The Letšeng Diamond Mine, found in the landlocked Southern African kingdom of Lesotho, is owned by Gem Diamonds, Ltd. and the government of Lesotho, at an elevation of 3100 m it is the world's highest diamond mine.

== Production ==
It is characterised by extremely low grade ore (less than 2 carat/hundred tons) and is known for producing huge diamonds, having the highest percentage of large diamonds (greater than 10 carat), giving it the highest dollar value per carat of any diamond mine.
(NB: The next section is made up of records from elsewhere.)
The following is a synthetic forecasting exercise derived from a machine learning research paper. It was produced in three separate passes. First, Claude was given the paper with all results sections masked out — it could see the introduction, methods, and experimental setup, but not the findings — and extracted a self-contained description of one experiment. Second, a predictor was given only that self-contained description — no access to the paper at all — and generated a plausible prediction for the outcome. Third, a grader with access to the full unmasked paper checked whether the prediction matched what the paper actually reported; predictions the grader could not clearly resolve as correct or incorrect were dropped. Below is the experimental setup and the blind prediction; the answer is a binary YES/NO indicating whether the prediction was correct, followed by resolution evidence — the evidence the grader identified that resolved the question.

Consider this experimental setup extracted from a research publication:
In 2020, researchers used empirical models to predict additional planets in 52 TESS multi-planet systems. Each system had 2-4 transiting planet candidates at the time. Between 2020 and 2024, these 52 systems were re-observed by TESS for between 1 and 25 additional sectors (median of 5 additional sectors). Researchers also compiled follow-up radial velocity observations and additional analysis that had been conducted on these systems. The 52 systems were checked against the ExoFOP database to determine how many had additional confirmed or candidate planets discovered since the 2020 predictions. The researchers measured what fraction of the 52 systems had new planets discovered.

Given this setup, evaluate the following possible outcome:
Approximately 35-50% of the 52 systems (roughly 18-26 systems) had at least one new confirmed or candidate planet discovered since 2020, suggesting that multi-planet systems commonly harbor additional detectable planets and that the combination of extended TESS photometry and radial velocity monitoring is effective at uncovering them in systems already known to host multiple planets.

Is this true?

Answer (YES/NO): YES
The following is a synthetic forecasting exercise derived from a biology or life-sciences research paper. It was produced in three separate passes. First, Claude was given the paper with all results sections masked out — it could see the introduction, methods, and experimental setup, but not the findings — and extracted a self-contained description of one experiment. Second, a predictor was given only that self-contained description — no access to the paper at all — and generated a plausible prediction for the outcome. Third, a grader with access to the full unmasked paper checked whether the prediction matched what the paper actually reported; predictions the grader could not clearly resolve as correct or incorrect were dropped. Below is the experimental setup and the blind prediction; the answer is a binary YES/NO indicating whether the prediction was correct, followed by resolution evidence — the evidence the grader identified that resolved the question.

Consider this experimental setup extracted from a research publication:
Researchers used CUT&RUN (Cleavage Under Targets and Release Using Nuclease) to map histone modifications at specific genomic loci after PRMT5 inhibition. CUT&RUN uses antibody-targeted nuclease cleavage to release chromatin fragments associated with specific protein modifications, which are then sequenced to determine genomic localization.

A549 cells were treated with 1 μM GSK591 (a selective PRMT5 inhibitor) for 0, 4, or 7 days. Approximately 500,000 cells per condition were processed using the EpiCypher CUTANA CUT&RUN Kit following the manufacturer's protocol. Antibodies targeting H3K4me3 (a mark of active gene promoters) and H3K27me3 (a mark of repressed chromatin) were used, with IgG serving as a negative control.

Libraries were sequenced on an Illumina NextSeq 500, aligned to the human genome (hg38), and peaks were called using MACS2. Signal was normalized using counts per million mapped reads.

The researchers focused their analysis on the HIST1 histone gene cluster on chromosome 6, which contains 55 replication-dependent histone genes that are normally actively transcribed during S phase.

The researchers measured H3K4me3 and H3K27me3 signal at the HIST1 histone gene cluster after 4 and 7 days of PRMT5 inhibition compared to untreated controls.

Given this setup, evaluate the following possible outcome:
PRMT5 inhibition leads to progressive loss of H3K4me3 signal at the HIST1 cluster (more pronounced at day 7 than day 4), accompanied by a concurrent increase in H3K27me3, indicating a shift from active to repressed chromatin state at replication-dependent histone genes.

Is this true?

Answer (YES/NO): NO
The world average is roughly US$81 per carat, while Letšeng averaged over US$1,894 per carat for the first six months of 2007.

Unusual for Africa, and due to the elevation, temperatures at the mine drop to -20 °C, and snowfalls are common in winter.

== Geography ==

===Climate===
Letšeng has a cold subtropical highland climate (Köppen: Cwc), bordering on a dry-winter subarctic climate (Dwc). This means that Letšeng has a chilly climate with fairly cool temperatures throughout the year, even for Lesotho, and snowfalls can happen as well. The average annual temperature is 6.7 C, the average annual high temperature is 12.1 C and the average annual low temperature is 1.7 C. The warmest month, January, has an average temperature of 11.3 C and an average high temperature of 16.0 C. The coldest month, July, has an average temperature of 0.5 C and an average low temperature of -4.6 C.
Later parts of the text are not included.